You can also cut food’s richness with beer: It’s more of a physical thing where the acidity and carbonation can sweep through and reset your palate. If you have a big chunk of cheese or a buttery braised mushroom cap with layers of flavor like umami and fat, a beer with acidity can slice through that.
I absolutely adore kölsch with sushi. Sushi is so delicate and nuanced, so you don’t want something with too much impact that can wreck the balance. Kölsch is delicate with its own nuance, but has enough going on to actually provide some excellent complementary notes to that sushi. Rice has subtle seasonings like vinegar, so a kölsch is an excellent choice with its hint of fruitiness.
Sour beers are so good with food, but they are also really fun to cook with. One of my favorite techniques is to use it in place of wine in an herb beurre blanc. Traditionally, you reduce white wine with shallots or garlic, and then add a bunch of butter. You can do the same thing with any sour beer; it’s all going to work. A dark sour will be like an herb beurre rouge with red wine. You can use a fruited sour like a framboise; all of those flavors are going to match with butter, shallots and garlic and form a delicious vinaigrette that’s a certain part acidity and a certain part fat. You can add it to a salad or try it on fish or chicken.
For dessert recently, I paired a bourbon barrel-aged barleywine with a chocolate chip cookie. The beer’s so decadent, served in these fancy goblets, and it’s fun to pair it with something simple, a great comfort food. The idea is a great contrast, but the pairing itself is all about harmony: putting the sweet chocolate cookie with the rich caramel, coconut and vanilla flavors from the bourbon barrel.

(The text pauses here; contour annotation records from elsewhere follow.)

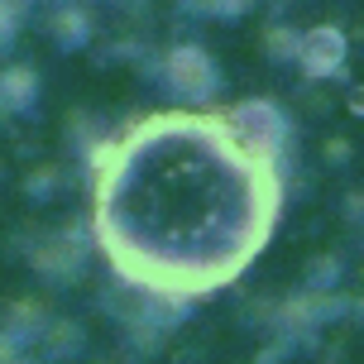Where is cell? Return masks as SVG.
Wrapping results in <instances>:
<instances>
[{
  "mask_svg": "<svg viewBox=\"0 0 364 364\" xmlns=\"http://www.w3.org/2000/svg\"><path fill=\"white\" fill-rule=\"evenodd\" d=\"M149 168H120L115 201H101V230L125 245L134 283L201 292L264 250L278 187L273 168L235 149L220 120H164L134 144Z\"/></svg>",
  "mask_w": 364,
  "mask_h": 364,
  "instance_id": "6da1fadb",
  "label": "cell"
},
{
  "mask_svg": "<svg viewBox=\"0 0 364 364\" xmlns=\"http://www.w3.org/2000/svg\"><path fill=\"white\" fill-rule=\"evenodd\" d=\"M220 125H225V134L235 139V149L245 159L269 164V168L283 159V149H288V139H292L288 115L273 106V101H240Z\"/></svg>",
  "mask_w": 364,
  "mask_h": 364,
  "instance_id": "7a4b0ae2",
  "label": "cell"
},
{
  "mask_svg": "<svg viewBox=\"0 0 364 364\" xmlns=\"http://www.w3.org/2000/svg\"><path fill=\"white\" fill-rule=\"evenodd\" d=\"M159 77H164V87L173 91L178 101H187V106H206V101L216 96V87H220V73H216V63H211V53L197 48V43L168 48Z\"/></svg>",
  "mask_w": 364,
  "mask_h": 364,
  "instance_id": "3957f363",
  "label": "cell"
},
{
  "mask_svg": "<svg viewBox=\"0 0 364 364\" xmlns=\"http://www.w3.org/2000/svg\"><path fill=\"white\" fill-rule=\"evenodd\" d=\"M346 58H350L346 34H341L336 24H316V29H307V34H302L297 68H302L311 82H326V77H336L341 68H346Z\"/></svg>",
  "mask_w": 364,
  "mask_h": 364,
  "instance_id": "277c9868",
  "label": "cell"
},
{
  "mask_svg": "<svg viewBox=\"0 0 364 364\" xmlns=\"http://www.w3.org/2000/svg\"><path fill=\"white\" fill-rule=\"evenodd\" d=\"M82 259H87V240H77V235H48L29 250V264H34L43 278H53V283L73 278V273L82 269Z\"/></svg>",
  "mask_w": 364,
  "mask_h": 364,
  "instance_id": "5b68a950",
  "label": "cell"
},
{
  "mask_svg": "<svg viewBox=\"0 0 364 364\" xmlns=\"http://www.w3.org/2000/svg\"><path fill=\"white\" fill-rule=\"evenodd\" d=\"M38 101V73L34 68H5L0 73V110L5 115H24Z\"/></svg>",
  "mask_w": 364,
  "mask_h": 364,
  "instance_id": "8992f818",
  "label": "cell"
},
{
  "mask_svg": "<svg viewBox=\"0 0 364 364\" xmlns=\"http://www.w3.org/2000/svg\"><path fill=\"white\" fill-rule=\"evenodd\" d=\"M87 34H91V24H87L82 10H58V15H53V38L63 43V48H82Z\"/></svg>",
  "mask_w": 364,
  "mask_h": 364,
  "instance_id": "52a82bcc",
  "label": "cell"
},
{
  "mask_svg": "<svg viewBox=\"0 0 364 364\" xmlns=\"http://www.w3.org/2000/svg\"><path fill=\"white\" fill-rule=\"evenodd\" d=\"M297 48H302V34L297 29H269V58L273 63H297Z\"/></svg>",
  "mask_w": 364,
  "mask_h": 364,
  "instance_id": "ba28073f",
  "label": "cell"
},
{
  "mask_svg": "<svg viewBox=\"0 0 364 364\" xmlns=\"http://www.w3.org/2000/svg\"><path fill=\"white\" fill-rule=\"evenodd\" d=\"M182 5H187L192 15H225L230 19V15H240L250 0H182Z\"/></svg>",
  "mask_w": 364,
  "mask_h": 364,
  "instance_id": "9c48e42d",
  "label": "cell"
},
{
  "mask_svg": "<svg viewBox=\"0 0 364 364\" xmlns=\"http://www.w3.org/2000/svg\"><path fill=\"white\" fill-rule=\"evenodd\" d=\"M307 278H311V288H316V292H321V288H331V283L341 278V259H336V255L316 259V264L307 269Z\"/></svg>",
  "mask_w": 364,
  "mask_h": 364,
  "instance_id": "30bf717a",
  "label": "cell"
},
{
  "mask_svg": "<svg viewBox=\"0 0 364 364\" xmlns=\"http://www.w3.org/2000/svg\"><path fill=\"white\" fill-rule=\"evenodd\" d=\"M15 34H19V15H15V10H5V5H0V53H5V48L15 43Z\"/></svg>",
  "mask_w": 364,
  "mask_h": 364,
  "instance_id": "8fae6325",
  "label": "cell"
},
{
  "mask_svg": "<svg viewBox=\"0 0 364 364\" xmlns=\"http://www.w3.org/2000/svg\"><path fill=\"white\" fill-rule=\"evenodd\" d=\"M19 350H24V341H19L15 331H0V364H5V360H19Z\"/></svg>",
  "mask_w": 364,
  "mask_h": 364,
  "instance_id": "7c38bea8",
  "label": "cell"
},
{
  "mask_svg": "<svg viewBox=\"0 0 364 364\" xmlns=\"http://www.w3.org/2000/svg\"><path fill=\"white\" fill-rule=\"evenodd\" d=\"M0 5H5V10H15V15H24V10H29L34 0H0Z\"/></svg>",
  "mask_w": 364,
  "mask_h": 364,
  "instance_id": "4fadbf2b",
  "label": "cell"
}]
</instances>
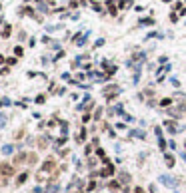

People love double IPAs, and usually think of them going with rich, spicy or herbal food. I’ve found they’re really killer with some citrusy ice creams and sorbets. If you’ve got a 22-ounce bottle you didn’t finish with your main course, try it with a blood orange sorbet. Dogfish Head 120 has a lot of malt, with some honey flavors and citrusy hops that go so well with Three Twins Lemon Cookie Ice Cream. It’s an incredible lemon-vanilla ice cream, like cookies and cream but with a lemony cookie, and it’s to die for with the beer’s rich malts and citrusy hops.
Hops are something you need to consider when cooking with beer: They have two things, that hop flavor and aroma that’s delicious, but also a lot of bitterness. When you reduce a beer you’re concentrating the bitterness, so if you’re going to cook with IPAs, it’s best not to reduce them. You can use them for marinades or even a mustard. Just throw it in a blender with mustard seeds, vinegar and salt.”